Output the lines of the records running from the line containing "Looking at the image, of" through the end of the records as a JSON list of strings, one string per line, with blank lines omitted.
[START Input data]
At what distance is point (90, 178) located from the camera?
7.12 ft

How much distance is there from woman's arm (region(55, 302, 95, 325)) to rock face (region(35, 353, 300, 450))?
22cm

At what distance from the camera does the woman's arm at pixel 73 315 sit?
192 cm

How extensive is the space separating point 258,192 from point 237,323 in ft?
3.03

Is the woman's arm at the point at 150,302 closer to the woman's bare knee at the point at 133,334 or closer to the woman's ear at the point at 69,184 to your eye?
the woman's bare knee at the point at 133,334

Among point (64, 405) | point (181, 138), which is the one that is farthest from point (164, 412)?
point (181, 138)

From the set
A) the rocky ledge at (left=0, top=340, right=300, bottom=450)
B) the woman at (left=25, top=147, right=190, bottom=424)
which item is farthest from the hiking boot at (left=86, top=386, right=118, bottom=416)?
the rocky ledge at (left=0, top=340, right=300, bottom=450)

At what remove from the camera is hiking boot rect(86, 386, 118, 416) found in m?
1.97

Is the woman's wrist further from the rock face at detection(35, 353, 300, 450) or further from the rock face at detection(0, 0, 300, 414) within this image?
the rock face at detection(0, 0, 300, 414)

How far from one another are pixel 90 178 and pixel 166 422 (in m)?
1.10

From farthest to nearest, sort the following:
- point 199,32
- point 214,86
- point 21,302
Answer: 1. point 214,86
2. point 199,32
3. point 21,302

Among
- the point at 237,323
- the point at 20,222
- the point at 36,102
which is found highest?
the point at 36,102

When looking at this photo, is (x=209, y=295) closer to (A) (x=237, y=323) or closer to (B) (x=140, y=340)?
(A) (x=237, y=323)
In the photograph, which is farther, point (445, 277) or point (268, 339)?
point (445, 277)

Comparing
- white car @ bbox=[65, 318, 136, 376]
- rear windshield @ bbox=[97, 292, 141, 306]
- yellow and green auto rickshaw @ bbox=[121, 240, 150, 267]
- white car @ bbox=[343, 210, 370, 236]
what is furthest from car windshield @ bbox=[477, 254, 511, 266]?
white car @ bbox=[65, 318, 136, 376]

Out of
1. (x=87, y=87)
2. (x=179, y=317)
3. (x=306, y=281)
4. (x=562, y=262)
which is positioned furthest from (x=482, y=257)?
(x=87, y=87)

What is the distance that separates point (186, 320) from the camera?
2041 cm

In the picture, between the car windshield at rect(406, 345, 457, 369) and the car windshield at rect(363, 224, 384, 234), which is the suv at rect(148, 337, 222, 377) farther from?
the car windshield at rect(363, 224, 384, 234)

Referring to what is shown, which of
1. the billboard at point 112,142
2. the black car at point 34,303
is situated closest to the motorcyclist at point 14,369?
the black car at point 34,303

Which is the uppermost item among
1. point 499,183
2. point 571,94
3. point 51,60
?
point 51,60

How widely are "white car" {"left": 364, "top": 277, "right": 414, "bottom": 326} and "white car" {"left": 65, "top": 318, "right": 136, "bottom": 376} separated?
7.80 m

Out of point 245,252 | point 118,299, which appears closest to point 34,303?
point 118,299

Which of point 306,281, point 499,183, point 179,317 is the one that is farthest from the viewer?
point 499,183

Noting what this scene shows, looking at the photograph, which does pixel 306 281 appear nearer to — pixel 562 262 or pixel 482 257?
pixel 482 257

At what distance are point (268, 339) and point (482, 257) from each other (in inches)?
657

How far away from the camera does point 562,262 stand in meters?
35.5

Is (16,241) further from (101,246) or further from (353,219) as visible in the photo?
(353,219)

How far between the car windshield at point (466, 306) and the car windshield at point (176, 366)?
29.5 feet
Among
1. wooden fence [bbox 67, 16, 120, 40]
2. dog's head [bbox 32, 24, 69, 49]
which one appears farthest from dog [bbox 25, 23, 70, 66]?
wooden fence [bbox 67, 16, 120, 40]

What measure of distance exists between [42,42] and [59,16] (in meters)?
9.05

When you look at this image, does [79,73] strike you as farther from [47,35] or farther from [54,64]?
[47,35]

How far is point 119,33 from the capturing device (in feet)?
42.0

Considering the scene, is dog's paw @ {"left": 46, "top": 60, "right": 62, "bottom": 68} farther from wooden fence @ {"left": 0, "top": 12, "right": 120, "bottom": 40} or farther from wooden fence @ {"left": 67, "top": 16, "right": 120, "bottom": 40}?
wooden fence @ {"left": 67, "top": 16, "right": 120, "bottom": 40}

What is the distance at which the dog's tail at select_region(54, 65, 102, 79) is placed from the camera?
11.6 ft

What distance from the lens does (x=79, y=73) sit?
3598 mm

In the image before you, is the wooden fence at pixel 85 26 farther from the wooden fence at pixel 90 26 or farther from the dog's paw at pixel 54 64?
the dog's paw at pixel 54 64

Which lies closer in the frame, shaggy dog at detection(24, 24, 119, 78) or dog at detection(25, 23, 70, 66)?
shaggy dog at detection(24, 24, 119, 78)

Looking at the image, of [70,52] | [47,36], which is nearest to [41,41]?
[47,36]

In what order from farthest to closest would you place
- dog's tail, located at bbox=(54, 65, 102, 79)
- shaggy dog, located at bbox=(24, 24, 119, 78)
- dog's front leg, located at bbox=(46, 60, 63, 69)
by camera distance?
[END Input data]
### [The answer]
[
  "Looking at the image, of [70,52] | [47,36], which is nearest to [41,41]?",
  "[47,36]",
  "In what order from farthest to closest would you place",
  "- dog's tail, located at bbox=(54, 65, 102, 79)",
  "- shaggy dog, located at bbox=(24, 24, 119, 78)",
  "- dog's front leg, located at bbox=(46, 60, 63, 69)",
  "by camera distance?"
]